Abstract

Ectopic pregnancy (EP) is associated with significant morbidity and mortality, but the molecular mechanism of this condition is still unclear. miR-196b, a hot research direction for the past few years, participates in the occurrence of various diseases but whether it plays a regulatory role in EP is still unclear. This research was set to investigate the expression and potential value of miR-196b in EP. qRT-PCR was utilized to determine the relative expression of miR-196b in peripheral blood of EP patients and to observe the expression changes of miR-196b before and after treatment. Correlation analysis of miR-196b with HCG and progesterone was performed. Logistic regression analysis was applied to independent risk factors affecting EP patients. TargetScan was utilized to predict the downstream target genes of miR-196b, and GO and KEGG analysis was carried out using the R language pack. qRT-PCR showed that miR-196b expression in peripheral blood of EP patients was lower than that of normal people. miR-196b expression in patients after treatment was notably higher than that before treatment. In addition, correlation analysis showed that miR-196b was positively correlated with the expression of HCG, progesterone, and estradiol.
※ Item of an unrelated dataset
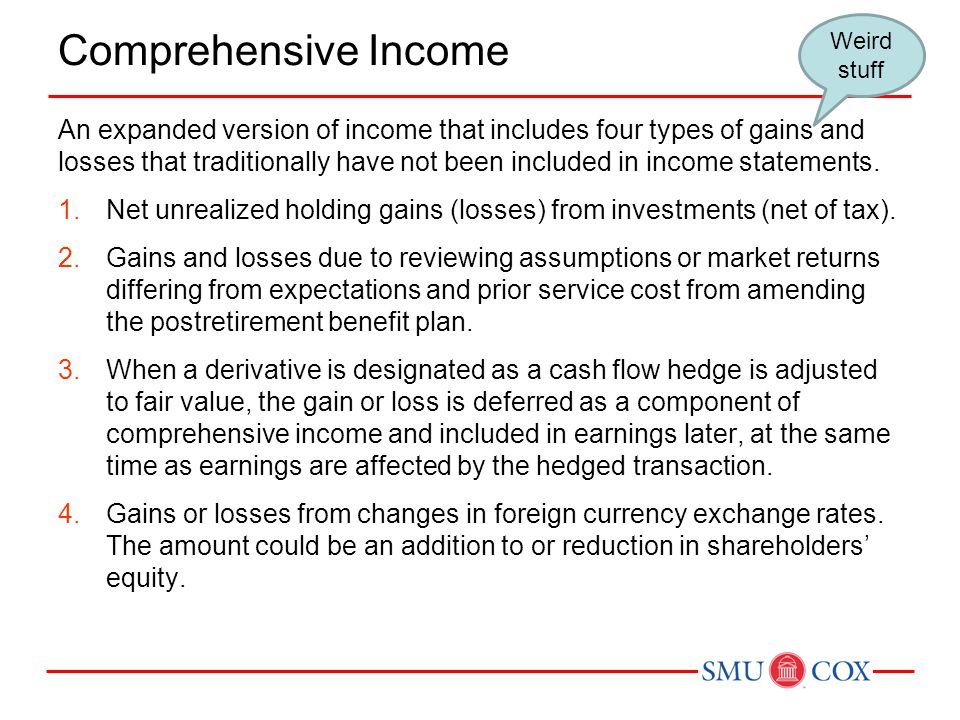 Comprehensive Income An expanded version of income that includes four types of gains and losses that traditionally have not been included in income statements.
Risk factor analysis revealed that abortion history, pelvic inflammatory disease history, lower abdominal surgery history, and miR-196b were independent risk factors for EP, and the AUC of the combined ROC curve was 0.899. GO function enrichment and KEGG signal pathway enrichment found 10 potential functions and 2 potential signal pathways of miR-196b. miR-196b is expressed in EP patients, is differentially expressed according to the change in EP condition, and is expected to become a promising index for clinical diagnosis of EP.

1. Introduction

Pregnancy is a unique clinical situation as it can be accompanied by special diseases [1]. Ectopic pregnancy (EP) is a complication of early pregnancy, in which the fertilized eggs are planted anywhere outside the uterine cavity without entering the uterus. Fallopian tube EP is the most common clinically [2]. At present, the clinical diagnosis of EP is mainly made by ultrasound combined with serum human chorionic gonadotropin (hCG)/progestogen [3]. However, with continuous serum hCG measurement, the patient is at risk of tubal rupture during the delay before the next hCG assessment [4]. In addition, the use of serum hCG and/or progesterone to determine EP is limited by false negative and false positive rates [5]. Hence, we hope to find new potential markers of early EP to solve this problem.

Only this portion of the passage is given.